From this premise, David Anderson painted, reflecting on particular experiences rather than creating new ones for the viewer. A native Pennsylvanian (Charleroi, PA), born November 26, 1926, the 30-year resident of the St. Petersburg-Tampa Bay area began his interest in the arts with theater and turned to painting as a more satisfactory means of communication. Early training and interests in theater contributed heavily to the dramatic quality in his work, as well as studies and training with Christopher Clark, internationally known portraitist.

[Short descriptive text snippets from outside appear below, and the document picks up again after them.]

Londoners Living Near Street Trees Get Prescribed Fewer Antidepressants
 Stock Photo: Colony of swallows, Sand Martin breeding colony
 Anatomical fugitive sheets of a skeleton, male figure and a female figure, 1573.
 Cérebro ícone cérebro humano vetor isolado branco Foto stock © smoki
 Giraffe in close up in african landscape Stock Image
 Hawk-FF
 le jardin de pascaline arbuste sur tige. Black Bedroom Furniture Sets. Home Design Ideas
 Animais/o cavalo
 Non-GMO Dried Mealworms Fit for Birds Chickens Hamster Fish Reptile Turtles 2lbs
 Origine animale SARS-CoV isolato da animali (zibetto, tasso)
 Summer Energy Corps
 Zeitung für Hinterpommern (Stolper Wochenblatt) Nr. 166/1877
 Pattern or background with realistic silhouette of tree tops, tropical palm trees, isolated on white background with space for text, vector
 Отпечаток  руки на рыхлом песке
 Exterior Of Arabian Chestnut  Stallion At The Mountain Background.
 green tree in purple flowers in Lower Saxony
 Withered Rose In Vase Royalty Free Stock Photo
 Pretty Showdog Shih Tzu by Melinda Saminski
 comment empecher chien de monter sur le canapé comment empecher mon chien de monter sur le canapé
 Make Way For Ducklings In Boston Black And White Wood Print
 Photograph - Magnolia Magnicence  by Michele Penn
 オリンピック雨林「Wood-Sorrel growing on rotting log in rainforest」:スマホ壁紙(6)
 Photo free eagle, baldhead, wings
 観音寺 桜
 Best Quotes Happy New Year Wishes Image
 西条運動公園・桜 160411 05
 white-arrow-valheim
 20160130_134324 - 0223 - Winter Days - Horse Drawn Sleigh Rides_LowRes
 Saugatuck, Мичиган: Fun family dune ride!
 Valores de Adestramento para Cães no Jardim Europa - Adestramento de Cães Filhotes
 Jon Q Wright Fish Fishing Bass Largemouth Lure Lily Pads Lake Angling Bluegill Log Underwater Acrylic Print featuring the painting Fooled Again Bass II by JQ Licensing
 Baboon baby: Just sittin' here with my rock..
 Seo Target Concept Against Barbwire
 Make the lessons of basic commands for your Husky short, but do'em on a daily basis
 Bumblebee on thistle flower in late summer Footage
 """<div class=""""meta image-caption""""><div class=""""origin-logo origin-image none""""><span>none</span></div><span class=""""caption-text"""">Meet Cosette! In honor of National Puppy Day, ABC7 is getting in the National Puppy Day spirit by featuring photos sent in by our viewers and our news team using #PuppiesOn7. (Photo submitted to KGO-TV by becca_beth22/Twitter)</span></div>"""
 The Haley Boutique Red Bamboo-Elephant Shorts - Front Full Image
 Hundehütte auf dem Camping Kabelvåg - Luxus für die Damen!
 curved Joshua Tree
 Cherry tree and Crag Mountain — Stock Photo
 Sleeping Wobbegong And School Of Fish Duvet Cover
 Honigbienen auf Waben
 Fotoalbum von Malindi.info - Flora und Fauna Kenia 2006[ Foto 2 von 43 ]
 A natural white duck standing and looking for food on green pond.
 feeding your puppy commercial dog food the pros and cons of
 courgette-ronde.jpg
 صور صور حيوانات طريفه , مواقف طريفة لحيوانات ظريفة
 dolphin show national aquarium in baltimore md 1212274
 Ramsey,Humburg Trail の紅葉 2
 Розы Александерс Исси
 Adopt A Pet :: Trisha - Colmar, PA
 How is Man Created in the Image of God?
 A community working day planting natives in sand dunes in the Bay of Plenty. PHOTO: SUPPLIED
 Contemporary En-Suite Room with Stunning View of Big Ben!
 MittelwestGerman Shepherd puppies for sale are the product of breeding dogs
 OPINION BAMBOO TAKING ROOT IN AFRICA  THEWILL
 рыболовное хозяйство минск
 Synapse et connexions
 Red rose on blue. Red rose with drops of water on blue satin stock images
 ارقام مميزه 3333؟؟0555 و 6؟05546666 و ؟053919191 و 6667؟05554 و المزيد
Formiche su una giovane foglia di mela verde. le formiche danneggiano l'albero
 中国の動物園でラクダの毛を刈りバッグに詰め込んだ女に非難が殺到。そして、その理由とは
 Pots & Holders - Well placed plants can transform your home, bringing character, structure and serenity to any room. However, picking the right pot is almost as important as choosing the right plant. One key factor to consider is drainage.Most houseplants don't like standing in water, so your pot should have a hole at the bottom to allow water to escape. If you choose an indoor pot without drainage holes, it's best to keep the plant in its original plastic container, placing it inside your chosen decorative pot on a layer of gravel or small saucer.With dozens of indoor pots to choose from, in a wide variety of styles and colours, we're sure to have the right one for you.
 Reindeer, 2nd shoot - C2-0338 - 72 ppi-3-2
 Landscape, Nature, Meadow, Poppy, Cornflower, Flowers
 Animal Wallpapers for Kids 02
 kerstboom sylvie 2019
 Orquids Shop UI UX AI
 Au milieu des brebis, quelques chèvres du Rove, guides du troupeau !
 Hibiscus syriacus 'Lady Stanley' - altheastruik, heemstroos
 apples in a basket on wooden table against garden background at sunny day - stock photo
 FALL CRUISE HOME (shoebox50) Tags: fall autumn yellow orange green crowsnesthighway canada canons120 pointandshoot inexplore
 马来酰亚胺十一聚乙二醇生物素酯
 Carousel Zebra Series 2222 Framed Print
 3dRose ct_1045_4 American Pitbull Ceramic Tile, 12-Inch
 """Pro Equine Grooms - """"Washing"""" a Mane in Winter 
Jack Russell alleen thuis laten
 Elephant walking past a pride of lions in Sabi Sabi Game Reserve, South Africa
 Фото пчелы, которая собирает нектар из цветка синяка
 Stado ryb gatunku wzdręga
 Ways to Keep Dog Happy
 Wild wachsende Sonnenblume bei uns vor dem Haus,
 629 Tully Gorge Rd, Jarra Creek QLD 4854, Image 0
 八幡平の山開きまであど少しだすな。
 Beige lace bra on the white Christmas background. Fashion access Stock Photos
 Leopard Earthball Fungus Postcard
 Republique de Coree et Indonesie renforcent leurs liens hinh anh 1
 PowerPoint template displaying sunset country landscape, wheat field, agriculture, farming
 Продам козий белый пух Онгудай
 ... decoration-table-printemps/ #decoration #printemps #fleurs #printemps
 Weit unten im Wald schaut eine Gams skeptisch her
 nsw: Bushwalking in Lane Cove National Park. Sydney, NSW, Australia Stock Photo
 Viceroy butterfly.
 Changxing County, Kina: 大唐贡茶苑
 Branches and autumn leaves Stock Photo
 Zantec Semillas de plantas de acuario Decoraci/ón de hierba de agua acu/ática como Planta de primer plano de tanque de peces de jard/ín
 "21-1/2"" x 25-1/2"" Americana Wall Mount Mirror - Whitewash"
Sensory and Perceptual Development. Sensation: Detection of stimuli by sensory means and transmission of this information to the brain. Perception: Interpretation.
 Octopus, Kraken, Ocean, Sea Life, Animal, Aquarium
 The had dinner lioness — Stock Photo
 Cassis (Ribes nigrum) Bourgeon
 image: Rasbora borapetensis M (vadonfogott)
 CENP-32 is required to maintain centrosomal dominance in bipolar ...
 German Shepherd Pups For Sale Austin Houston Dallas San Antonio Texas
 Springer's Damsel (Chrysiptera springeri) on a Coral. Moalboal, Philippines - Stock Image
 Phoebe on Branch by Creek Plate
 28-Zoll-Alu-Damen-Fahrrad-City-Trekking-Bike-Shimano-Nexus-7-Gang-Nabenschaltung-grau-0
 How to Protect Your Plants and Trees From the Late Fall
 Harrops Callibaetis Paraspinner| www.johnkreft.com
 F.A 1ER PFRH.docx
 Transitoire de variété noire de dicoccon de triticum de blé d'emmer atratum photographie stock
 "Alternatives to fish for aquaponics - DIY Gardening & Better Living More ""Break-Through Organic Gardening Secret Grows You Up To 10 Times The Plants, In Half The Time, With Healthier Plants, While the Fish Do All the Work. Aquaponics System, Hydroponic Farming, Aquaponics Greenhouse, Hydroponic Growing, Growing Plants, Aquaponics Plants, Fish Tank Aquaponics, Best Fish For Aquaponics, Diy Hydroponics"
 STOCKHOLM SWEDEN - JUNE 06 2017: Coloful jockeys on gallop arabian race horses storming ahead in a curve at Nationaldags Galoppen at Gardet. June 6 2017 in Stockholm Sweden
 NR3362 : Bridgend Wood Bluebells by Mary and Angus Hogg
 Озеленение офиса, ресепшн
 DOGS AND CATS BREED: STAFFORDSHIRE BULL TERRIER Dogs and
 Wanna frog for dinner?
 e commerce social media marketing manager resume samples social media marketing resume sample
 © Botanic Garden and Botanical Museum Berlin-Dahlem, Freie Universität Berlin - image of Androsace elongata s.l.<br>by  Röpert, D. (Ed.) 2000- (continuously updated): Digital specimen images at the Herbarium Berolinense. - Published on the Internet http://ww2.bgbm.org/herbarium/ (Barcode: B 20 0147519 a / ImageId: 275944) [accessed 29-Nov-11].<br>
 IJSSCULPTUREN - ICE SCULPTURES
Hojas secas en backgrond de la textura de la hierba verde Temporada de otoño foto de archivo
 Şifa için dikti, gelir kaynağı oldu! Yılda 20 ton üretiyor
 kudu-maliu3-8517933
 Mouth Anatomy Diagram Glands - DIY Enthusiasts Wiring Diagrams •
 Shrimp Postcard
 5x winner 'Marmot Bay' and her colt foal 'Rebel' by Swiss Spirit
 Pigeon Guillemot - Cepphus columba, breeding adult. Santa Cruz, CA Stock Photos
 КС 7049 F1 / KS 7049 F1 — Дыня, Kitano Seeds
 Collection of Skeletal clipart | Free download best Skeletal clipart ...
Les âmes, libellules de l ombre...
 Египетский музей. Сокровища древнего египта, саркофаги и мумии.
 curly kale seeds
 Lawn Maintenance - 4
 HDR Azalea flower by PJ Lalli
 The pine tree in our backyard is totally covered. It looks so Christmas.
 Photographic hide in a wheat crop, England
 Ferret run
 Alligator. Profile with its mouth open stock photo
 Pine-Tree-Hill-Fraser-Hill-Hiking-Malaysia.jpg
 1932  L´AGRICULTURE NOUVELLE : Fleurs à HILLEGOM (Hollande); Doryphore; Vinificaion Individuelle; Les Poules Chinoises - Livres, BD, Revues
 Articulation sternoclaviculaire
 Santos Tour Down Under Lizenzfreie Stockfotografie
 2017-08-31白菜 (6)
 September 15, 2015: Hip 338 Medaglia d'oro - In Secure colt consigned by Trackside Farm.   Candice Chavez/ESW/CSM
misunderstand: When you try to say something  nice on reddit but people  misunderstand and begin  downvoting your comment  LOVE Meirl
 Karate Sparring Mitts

His paintings had appeared in “Artists U.S.A.” for several years and were shown with the Art in Embassies program under the aegis of the U.S. Department of State.
He was commissioned by the Huegenot Society to execute a muralistic oil, commemorating the landing of Jean Ribeau and the Huegenots in Florida. The painting was reproduced in the national Methodist magazine Today, and was presented to the Governor as a gift to the State of Florida.
In the annual competition of the Society of Fine Arts, Beaux Arts Gallery, Anderson was the grand prize winner for many consecutive years. Also, he was selected by the editors of Who’s Who in American Art for inclusion in 1973 and 1975.
He was elected as a Fellow in the Royal Society of Arts, in London, England, in 1974.
He was the co-owner of the Anderson-Marsh Galleries, in St. Petersburg, Florida.